[Rows from a dataset]
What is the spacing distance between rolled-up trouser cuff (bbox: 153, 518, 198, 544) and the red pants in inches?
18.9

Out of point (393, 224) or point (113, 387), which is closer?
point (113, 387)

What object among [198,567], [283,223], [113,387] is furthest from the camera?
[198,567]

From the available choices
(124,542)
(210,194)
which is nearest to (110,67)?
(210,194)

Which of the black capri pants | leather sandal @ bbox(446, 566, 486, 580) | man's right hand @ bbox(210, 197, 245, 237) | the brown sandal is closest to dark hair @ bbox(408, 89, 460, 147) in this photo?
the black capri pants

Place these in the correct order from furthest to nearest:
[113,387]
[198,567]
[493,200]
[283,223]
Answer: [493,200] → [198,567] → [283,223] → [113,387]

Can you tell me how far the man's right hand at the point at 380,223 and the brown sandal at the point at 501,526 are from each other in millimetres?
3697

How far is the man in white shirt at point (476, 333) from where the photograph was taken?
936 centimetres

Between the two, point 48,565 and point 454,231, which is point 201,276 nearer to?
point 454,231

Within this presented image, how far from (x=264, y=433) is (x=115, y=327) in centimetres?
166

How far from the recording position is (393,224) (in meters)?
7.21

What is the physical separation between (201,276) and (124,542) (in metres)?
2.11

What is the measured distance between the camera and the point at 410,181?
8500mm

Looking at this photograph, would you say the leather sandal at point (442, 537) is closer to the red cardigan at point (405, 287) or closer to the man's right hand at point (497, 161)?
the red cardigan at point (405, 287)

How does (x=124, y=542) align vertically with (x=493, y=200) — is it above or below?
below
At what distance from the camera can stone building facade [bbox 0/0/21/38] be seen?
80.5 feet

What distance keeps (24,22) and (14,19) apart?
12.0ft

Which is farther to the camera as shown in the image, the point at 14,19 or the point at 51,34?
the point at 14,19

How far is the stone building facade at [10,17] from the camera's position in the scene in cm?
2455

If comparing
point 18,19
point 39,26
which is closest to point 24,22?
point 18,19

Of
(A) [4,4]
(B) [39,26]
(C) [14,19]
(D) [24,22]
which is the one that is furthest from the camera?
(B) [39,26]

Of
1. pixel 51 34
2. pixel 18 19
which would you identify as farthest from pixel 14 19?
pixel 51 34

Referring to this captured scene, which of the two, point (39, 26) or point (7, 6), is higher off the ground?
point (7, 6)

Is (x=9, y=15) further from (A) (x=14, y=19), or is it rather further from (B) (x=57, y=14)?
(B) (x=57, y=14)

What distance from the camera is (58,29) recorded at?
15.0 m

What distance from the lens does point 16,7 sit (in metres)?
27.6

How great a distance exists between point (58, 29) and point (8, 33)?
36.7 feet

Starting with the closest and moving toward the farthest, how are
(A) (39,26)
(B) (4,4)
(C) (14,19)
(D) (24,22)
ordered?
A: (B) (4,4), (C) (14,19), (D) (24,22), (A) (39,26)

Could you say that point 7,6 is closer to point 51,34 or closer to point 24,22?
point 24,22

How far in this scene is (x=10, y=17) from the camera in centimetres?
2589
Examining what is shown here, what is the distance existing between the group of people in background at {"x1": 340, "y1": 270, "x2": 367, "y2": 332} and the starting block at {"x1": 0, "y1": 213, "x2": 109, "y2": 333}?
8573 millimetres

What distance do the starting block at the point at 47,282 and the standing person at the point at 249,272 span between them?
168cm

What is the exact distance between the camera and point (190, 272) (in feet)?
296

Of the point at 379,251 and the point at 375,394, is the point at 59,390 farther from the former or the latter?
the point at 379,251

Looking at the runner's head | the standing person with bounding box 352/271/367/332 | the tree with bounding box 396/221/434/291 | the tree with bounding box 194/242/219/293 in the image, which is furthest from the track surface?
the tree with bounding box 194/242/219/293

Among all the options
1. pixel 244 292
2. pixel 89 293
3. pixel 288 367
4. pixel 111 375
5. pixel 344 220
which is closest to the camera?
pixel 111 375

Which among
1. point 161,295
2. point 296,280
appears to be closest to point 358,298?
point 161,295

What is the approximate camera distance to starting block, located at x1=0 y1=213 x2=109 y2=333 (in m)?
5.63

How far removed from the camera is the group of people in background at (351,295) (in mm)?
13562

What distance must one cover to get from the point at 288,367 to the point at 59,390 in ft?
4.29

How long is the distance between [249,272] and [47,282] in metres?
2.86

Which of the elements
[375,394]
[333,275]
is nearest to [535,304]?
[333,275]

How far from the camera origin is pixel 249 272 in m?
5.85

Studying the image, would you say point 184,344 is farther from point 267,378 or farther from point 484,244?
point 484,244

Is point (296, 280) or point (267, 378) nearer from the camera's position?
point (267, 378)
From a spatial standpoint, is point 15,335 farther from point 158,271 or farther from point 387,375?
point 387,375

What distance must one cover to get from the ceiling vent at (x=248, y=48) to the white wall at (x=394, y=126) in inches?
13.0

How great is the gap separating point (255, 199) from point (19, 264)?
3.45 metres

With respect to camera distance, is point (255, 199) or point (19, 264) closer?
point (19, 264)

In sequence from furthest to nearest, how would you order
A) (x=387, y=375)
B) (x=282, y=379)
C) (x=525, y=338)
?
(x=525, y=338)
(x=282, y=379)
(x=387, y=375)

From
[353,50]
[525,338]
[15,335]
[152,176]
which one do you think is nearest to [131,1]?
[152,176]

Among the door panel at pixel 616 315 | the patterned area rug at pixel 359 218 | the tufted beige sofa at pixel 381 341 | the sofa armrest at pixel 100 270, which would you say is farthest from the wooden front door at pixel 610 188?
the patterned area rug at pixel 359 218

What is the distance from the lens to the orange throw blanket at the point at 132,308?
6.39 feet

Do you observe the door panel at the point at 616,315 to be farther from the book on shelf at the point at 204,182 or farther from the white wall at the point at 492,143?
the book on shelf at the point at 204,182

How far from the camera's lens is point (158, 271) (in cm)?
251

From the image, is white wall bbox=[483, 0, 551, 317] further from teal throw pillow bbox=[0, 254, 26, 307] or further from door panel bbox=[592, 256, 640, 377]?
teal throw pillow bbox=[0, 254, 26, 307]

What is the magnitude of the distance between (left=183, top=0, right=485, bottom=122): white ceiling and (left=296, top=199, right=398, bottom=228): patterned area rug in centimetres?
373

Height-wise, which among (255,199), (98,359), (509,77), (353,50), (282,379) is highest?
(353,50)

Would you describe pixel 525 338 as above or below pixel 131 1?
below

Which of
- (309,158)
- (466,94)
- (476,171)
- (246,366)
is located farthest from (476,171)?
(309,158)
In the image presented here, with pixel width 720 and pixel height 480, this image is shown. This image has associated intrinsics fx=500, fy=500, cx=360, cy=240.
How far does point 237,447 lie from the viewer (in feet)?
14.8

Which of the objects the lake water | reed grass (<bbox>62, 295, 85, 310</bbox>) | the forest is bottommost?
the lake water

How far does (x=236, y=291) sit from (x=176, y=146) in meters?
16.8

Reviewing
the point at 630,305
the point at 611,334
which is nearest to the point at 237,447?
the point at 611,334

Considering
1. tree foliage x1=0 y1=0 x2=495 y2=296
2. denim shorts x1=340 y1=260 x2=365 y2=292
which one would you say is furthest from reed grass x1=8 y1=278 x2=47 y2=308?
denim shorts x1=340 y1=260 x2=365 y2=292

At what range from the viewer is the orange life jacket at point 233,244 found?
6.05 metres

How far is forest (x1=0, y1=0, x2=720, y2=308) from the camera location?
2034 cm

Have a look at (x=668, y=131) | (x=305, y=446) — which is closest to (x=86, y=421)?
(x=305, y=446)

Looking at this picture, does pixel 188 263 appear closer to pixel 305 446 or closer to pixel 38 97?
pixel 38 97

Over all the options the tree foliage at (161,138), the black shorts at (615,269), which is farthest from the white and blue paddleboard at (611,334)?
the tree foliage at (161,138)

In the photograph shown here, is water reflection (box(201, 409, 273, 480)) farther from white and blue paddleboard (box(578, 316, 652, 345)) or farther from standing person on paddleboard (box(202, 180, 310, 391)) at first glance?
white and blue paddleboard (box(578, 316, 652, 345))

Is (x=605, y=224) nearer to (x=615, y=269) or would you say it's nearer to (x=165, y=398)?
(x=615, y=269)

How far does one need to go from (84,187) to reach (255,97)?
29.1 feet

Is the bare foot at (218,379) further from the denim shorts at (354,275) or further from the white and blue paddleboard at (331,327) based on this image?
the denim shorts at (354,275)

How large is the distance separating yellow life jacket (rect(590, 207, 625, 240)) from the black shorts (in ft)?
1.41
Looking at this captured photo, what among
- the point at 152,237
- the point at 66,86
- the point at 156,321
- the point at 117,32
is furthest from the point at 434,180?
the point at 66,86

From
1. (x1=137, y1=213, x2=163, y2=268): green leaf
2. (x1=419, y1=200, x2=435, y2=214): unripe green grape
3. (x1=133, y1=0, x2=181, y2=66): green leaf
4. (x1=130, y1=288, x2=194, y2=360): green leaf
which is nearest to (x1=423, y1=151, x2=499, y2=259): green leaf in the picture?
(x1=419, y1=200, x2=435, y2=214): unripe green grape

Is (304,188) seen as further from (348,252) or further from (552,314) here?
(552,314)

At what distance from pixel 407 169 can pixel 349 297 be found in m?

▸ YOUR INSTRUCTIONS:
All lines from the one containing "Over all the" through the final line of the listing above are to be reproduced exactly; include both and add nothing.

▸ SOLUTION:
Over all the options the tree foliage at (161,138), the black shorts at (615,269), which is farthest from the white and blue paddleboard at (611,334)?
the tree foliage at (161,138)

In the photograph shown here, is water reflection (box(201, 409, 273, 480)) farther from white and blue paddleboard (box(578, 316, 652, 345)) or farther from standing person on paddleboard (box(202, 180, 310, 391)) at first glance?
white and blue paddleboard (box(578, 316, 652, 345))

Is (x=605, y=224) nearer to (x=615, y=269) or would you say it's nearer to (x=165, y=398)?
(x=615, y=269)

How far does one need to go from (84,187) to reach (255,97)?
29.1 feet

Is the bare foot at (218,379) further from the denim shorts at (354,275) or further from the white and blue paddleboard at (331,327) based on this image?
the denim shorts at (354,275)

How large is the distance separating yellow life jacket (rect(590, 207, 625, 240)) from the black shorts (in ft)?
1.41
Looking at this captured photo, what among
- the point at 152,237
- the point at 66,86
- the point at 156,321
- the point at 117,32
is furthest from the point at 434,180?
the point at 66,86

From
1. (x1=137, y1=213, x2=163, y2=268): green leaf
2. (x1=419, y1=200, x2=435, y2=214): unripe green grape
3. (x1=133, y1=0, x2=181, y2=66): green leaf
4. (x1=130, y1=288, x2=194, y2=360): green leaf
which is nearest to (x1=423, y1=151, x2=499, y2=259): green leaf in the picture?
(x1=419, y1=200, x2=435, y2=214): unripe green grape

Is (304,188) seen as further from (348,252) or further from (552,314) here?
(552,314)

At what distance from pixel 407 169 can pixel 349 297 be found in m?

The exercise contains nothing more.